Show the lines below that contain the string "site".

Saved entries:
------------------------------

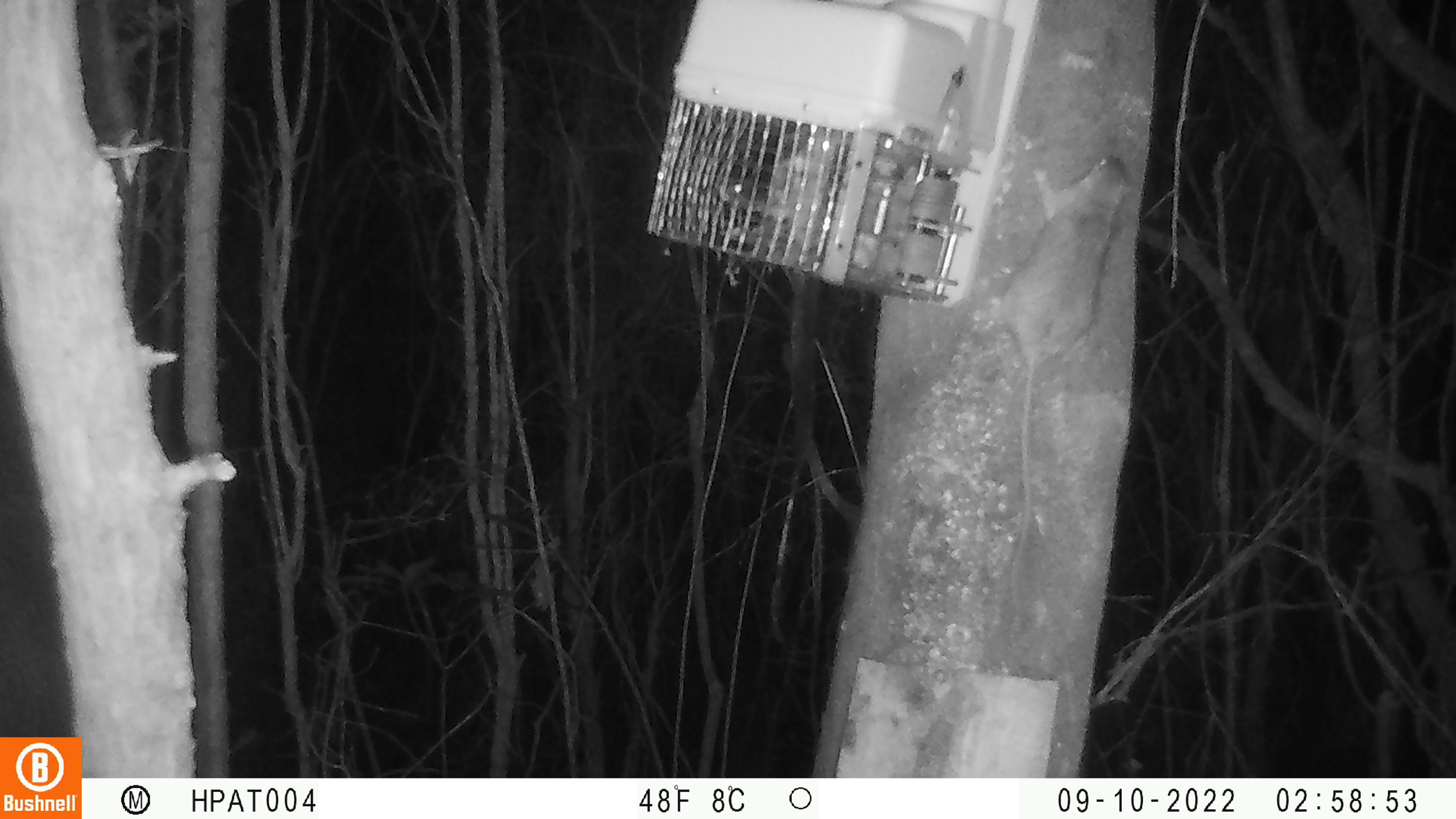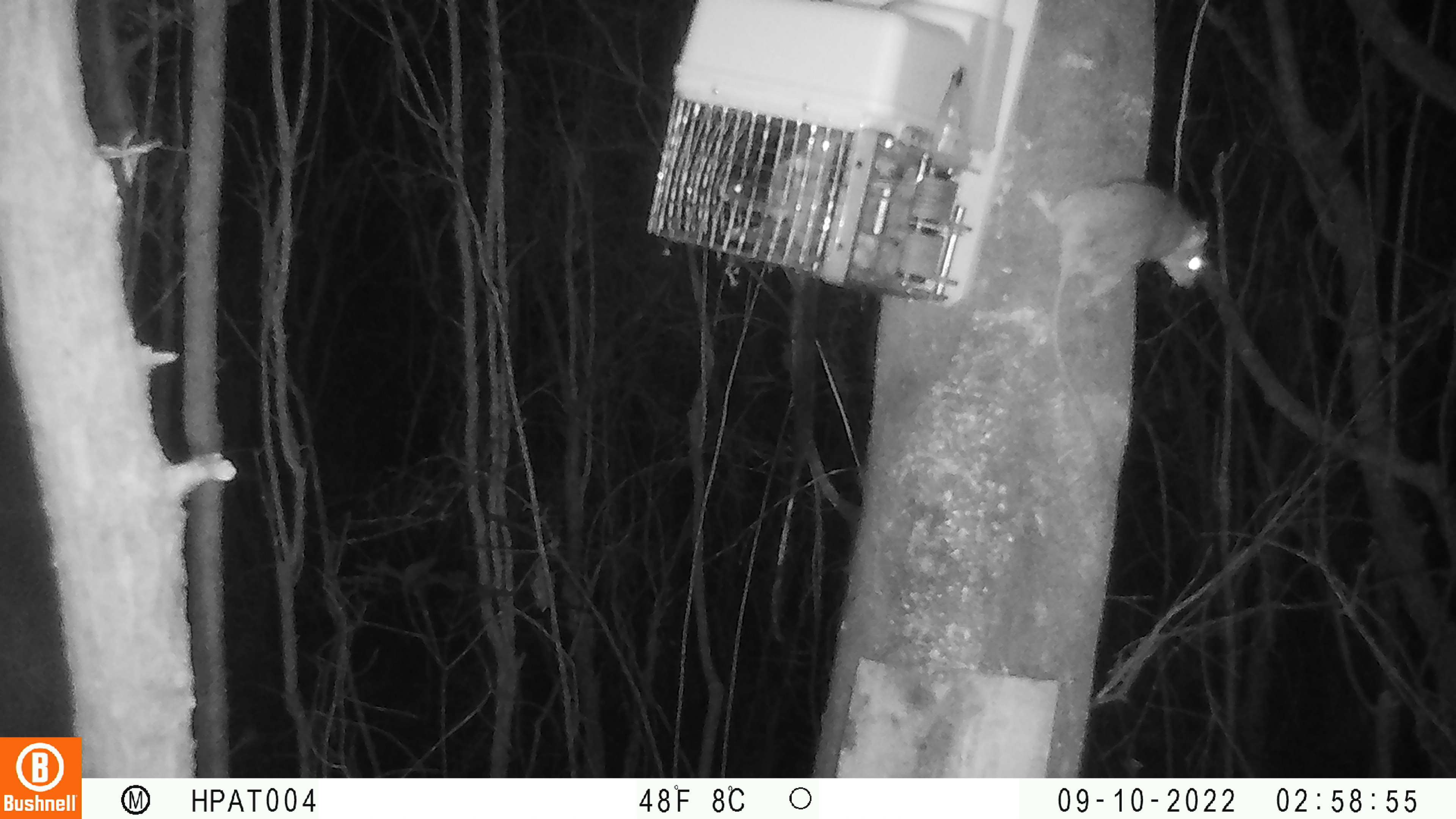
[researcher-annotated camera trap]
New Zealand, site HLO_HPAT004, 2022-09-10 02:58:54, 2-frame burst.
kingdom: Animalia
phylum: Chordata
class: Mammalia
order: Rodentia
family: Muridae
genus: Rattus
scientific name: Rattus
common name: rat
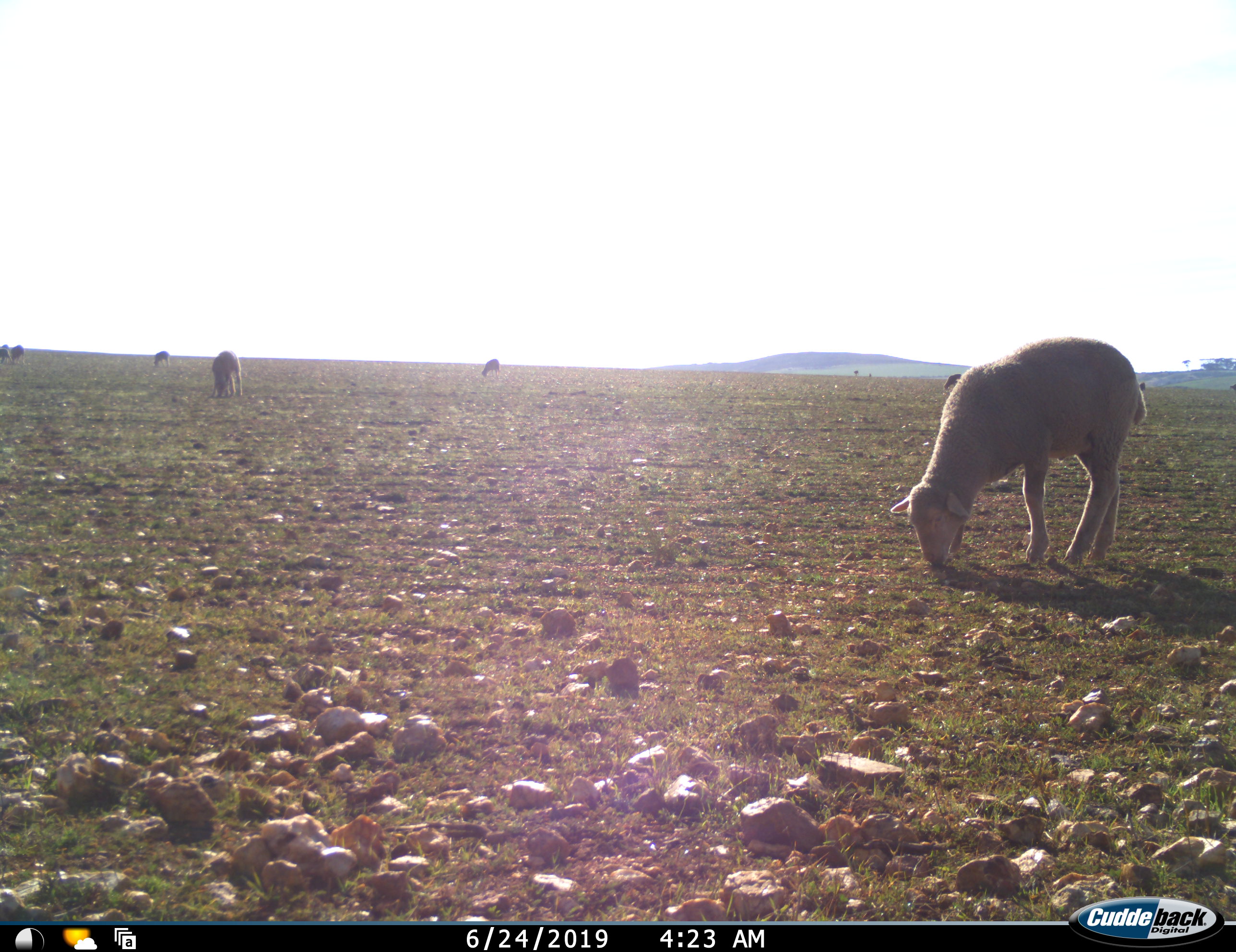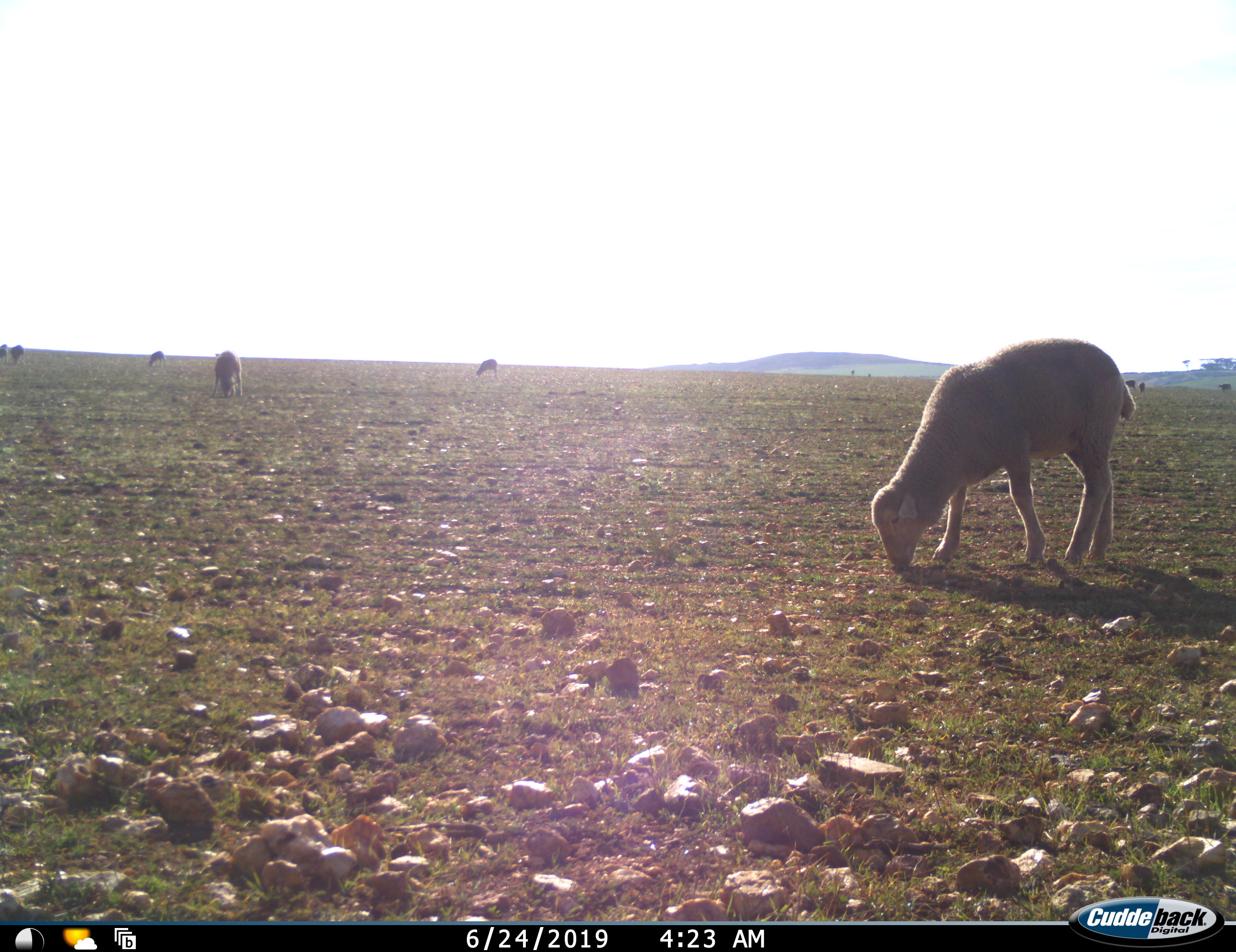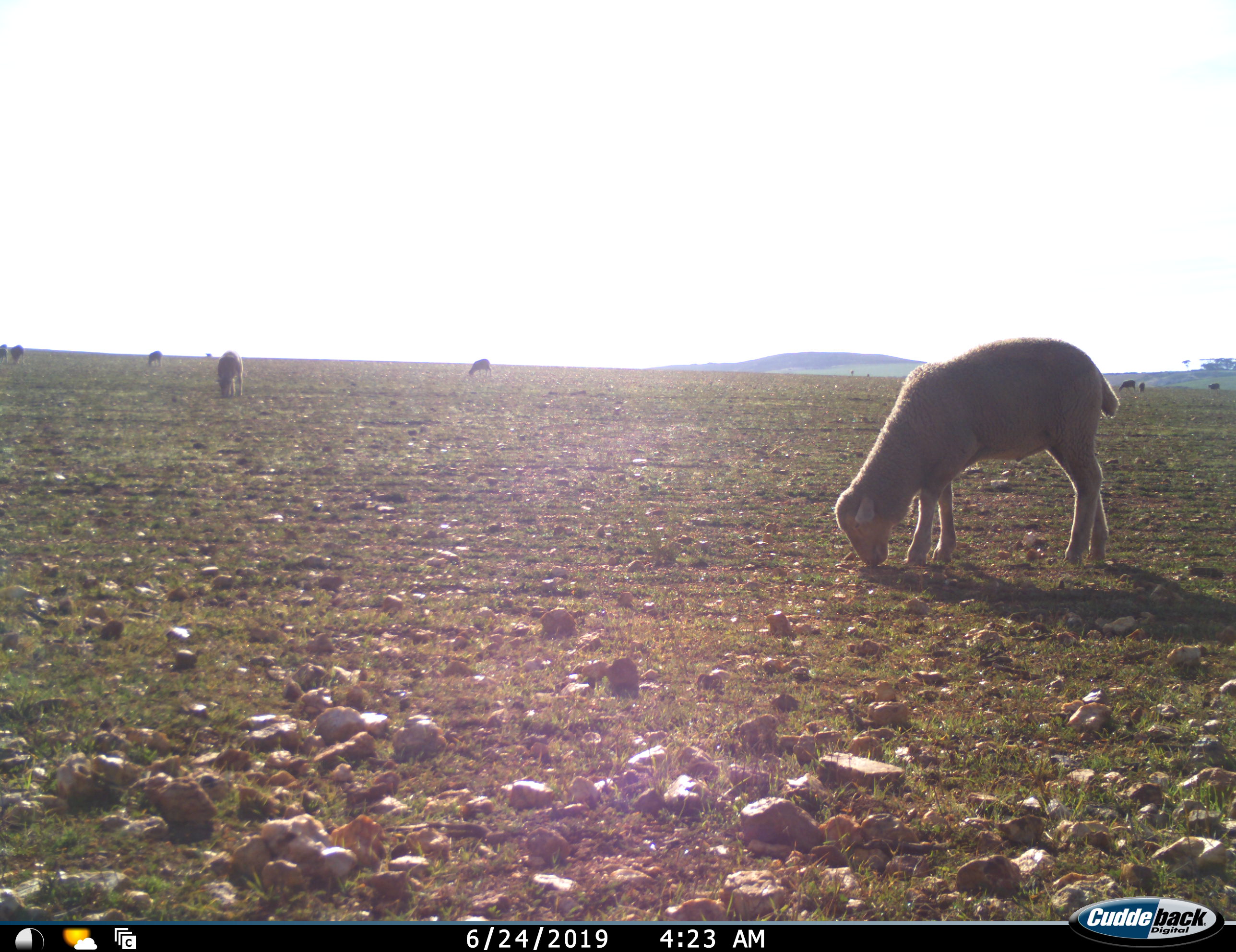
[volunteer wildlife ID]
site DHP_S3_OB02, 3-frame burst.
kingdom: Animalia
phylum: Chordata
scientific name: Vertebrata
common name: domestic animal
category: domesticanimal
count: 10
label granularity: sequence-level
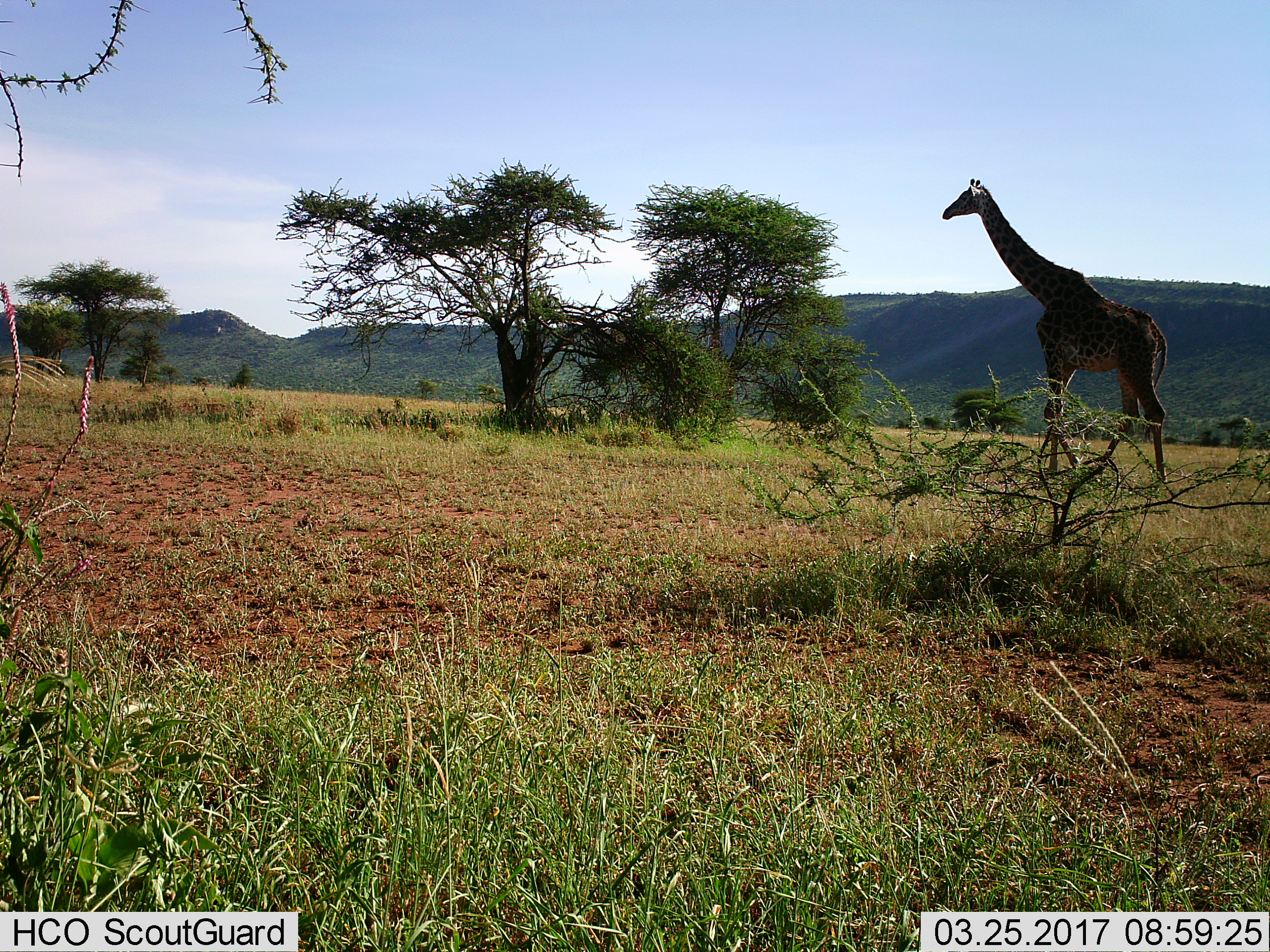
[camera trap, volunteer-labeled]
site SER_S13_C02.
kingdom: Animalia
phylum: Chordata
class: Mammalia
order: Artiodactyla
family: Giraffidae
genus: Giraffa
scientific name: Giraffa camelopardalis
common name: giraffe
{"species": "giraffe (Giraffa camelopardalis)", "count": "1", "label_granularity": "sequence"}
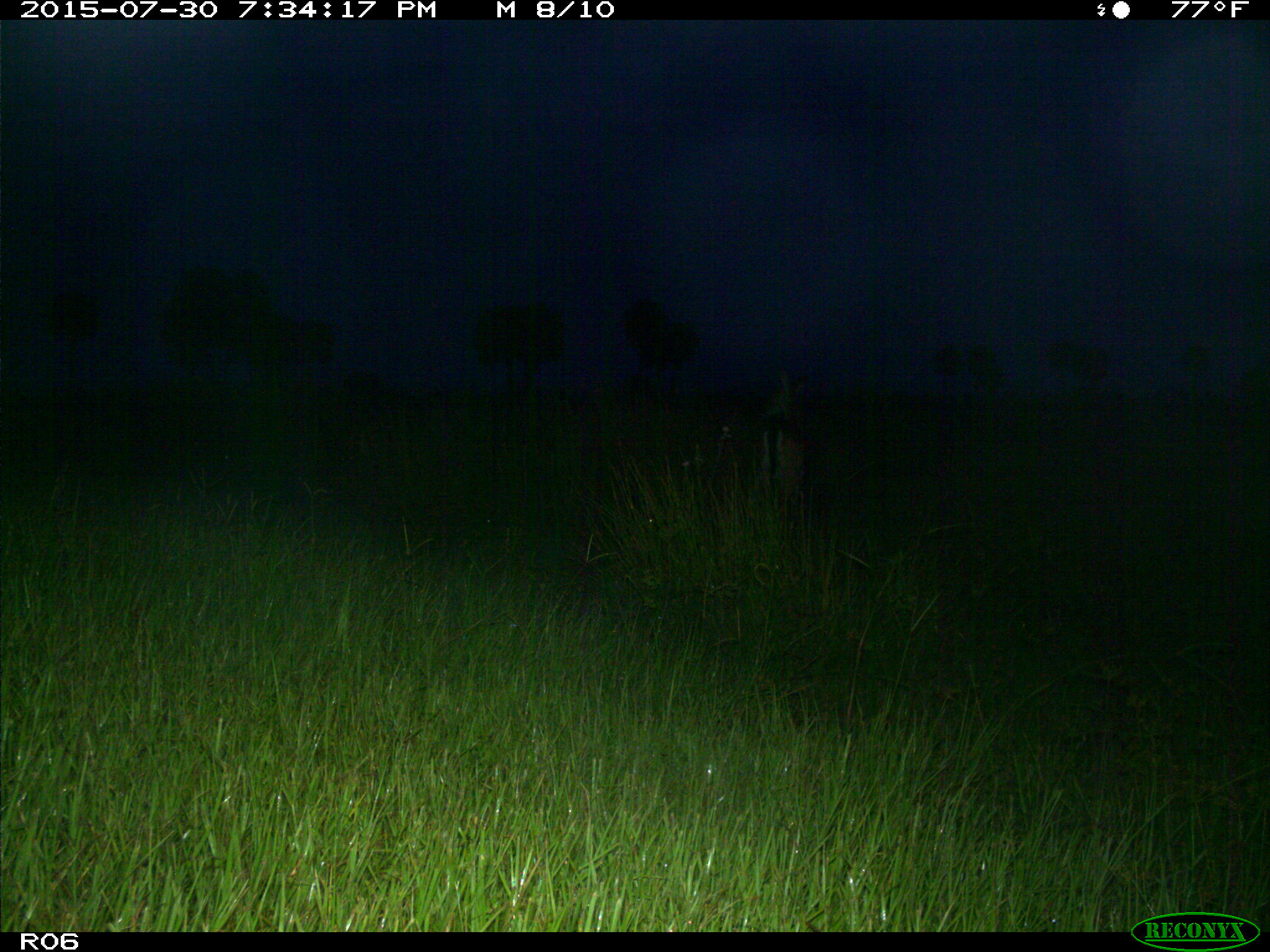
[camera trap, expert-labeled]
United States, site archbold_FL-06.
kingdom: Animalia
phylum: Chordata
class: Mammalia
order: Artiodactyla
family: Cervidae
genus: Odocoileus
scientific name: Odocoileus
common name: deer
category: unidentified deer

------------------------------

> Output for this exercise:
New Zealand, site HLO_HPAT004, 2022-09-10 02:58:54, 2-frame burst.
site DHP_S3_OB02, 3-frame burst.
site SER_S13_C02.
United States, site archbold_FL-06.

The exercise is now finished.